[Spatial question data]
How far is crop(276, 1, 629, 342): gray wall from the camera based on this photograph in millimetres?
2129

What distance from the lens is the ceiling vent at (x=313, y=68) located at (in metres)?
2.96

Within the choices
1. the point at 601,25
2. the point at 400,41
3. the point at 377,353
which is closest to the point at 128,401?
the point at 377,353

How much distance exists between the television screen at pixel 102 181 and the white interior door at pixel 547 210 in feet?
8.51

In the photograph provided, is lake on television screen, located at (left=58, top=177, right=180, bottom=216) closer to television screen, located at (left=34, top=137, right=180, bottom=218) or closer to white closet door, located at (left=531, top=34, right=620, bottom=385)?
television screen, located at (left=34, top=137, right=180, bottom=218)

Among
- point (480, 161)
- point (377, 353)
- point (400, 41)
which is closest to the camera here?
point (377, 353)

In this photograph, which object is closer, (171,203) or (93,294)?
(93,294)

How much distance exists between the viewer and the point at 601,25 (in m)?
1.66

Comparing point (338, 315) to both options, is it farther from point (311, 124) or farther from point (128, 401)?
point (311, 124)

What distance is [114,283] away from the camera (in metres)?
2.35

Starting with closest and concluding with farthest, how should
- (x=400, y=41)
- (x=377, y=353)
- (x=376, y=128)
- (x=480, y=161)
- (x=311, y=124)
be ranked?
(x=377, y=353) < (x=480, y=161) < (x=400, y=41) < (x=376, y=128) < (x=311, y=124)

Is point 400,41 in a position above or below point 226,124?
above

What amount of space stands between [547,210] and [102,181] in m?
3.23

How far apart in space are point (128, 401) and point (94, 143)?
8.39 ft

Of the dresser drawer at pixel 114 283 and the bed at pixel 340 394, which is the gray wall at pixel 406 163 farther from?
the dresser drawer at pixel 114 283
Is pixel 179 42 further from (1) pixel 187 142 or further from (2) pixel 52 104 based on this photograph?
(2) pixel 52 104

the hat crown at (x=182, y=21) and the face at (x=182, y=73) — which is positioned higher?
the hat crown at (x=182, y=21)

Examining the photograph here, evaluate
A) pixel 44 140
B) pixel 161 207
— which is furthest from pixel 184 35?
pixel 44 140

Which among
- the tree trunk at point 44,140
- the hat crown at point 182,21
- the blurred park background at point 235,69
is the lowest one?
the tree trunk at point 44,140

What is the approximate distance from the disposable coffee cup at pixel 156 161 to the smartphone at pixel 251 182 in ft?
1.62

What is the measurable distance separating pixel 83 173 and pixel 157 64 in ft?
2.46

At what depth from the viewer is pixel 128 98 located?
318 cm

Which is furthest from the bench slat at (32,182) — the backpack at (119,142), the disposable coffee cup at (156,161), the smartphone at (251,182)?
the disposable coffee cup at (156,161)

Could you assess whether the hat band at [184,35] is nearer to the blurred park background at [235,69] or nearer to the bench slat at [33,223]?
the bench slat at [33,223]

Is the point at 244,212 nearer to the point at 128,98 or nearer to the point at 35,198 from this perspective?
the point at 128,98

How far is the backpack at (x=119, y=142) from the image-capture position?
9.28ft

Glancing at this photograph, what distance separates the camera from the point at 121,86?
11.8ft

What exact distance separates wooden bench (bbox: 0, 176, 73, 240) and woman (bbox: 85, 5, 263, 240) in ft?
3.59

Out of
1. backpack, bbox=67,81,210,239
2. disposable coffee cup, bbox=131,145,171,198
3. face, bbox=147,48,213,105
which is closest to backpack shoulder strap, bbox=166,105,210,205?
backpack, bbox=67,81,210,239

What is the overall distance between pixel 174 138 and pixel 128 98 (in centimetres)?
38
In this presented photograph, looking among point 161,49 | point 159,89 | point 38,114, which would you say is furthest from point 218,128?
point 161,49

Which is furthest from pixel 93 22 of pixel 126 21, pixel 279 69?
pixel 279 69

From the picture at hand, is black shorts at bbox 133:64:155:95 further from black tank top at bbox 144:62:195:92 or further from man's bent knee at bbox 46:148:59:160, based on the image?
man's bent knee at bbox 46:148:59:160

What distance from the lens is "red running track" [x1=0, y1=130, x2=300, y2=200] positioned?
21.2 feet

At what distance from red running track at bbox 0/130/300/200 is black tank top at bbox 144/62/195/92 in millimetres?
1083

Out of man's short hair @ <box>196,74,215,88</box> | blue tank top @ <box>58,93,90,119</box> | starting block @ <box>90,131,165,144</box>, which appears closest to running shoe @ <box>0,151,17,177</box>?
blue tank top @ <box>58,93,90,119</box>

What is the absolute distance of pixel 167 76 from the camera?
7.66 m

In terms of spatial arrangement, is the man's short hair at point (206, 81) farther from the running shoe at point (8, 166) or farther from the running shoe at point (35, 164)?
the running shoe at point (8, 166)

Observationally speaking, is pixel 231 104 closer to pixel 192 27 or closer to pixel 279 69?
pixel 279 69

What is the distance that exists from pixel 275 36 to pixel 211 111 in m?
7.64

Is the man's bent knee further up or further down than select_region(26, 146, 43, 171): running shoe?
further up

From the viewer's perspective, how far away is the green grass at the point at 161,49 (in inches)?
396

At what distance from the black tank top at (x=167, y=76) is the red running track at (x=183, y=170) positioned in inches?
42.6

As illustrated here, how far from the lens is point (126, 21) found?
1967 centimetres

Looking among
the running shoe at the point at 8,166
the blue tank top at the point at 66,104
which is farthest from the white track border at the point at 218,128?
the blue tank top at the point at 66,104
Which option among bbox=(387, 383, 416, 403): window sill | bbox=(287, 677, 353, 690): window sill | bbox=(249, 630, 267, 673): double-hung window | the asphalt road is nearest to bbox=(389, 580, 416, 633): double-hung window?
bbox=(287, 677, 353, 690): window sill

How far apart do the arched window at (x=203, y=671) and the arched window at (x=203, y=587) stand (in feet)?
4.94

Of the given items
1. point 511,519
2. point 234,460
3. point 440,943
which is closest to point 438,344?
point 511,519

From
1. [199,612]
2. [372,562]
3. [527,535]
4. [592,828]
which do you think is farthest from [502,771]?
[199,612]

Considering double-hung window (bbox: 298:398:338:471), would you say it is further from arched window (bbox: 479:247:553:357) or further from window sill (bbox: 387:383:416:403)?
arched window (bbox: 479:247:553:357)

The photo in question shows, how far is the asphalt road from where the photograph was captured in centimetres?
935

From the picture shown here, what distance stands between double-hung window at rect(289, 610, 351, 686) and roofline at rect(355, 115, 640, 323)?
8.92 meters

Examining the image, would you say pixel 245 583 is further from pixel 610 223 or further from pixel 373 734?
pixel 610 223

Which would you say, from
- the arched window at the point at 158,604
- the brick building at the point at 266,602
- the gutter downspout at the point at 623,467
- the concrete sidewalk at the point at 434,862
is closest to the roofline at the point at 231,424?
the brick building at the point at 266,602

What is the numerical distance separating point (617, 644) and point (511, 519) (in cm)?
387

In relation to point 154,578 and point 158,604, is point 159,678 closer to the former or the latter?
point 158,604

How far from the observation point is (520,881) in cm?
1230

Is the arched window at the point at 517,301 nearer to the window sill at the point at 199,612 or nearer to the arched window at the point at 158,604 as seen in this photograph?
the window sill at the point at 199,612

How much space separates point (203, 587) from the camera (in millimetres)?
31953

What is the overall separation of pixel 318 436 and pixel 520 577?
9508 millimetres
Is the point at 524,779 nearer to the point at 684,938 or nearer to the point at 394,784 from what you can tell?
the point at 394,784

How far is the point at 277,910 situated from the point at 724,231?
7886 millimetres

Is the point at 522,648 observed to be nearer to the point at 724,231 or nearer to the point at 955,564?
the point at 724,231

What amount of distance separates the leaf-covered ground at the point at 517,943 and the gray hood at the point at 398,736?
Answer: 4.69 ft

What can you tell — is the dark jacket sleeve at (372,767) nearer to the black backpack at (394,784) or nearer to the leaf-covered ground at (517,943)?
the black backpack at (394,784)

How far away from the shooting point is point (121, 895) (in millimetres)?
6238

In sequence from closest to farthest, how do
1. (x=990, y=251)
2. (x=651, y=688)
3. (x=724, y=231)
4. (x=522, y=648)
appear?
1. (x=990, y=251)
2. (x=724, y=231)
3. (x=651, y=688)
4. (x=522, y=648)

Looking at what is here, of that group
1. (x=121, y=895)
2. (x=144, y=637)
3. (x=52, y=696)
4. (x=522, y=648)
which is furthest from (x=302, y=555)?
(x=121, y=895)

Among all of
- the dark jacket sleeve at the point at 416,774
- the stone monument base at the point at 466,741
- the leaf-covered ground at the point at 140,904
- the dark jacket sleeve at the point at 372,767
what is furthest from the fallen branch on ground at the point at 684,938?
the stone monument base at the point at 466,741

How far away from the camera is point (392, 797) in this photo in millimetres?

What you should do: Print the data again without any changes, starting at the line that contains "Looking at what is here, of that group" and ending at the end of the data, with both ends included.

Exercise result:
Looking at what is here, of that group
1. (x=121, y=895)
2. (x=144, y=637)
3. (x=52, y=696)
4. (x=522, y=648)
which is furthest from (x=302, y=555)?
(x=121, y=895)

Among all of
- the dark jacket sleeve at the point at 416,774
- the stone monument base at the point at 466,741
- the leaf-covered ground at the point at 140,904
- the dark jacket sleeve at the point at 372,767
what is furthest from the fallen branch on ground at the point at 684,938?
the stone monument base at the point at 466,741

How far away from the camera is point (392, 797) in this photo in millimetres?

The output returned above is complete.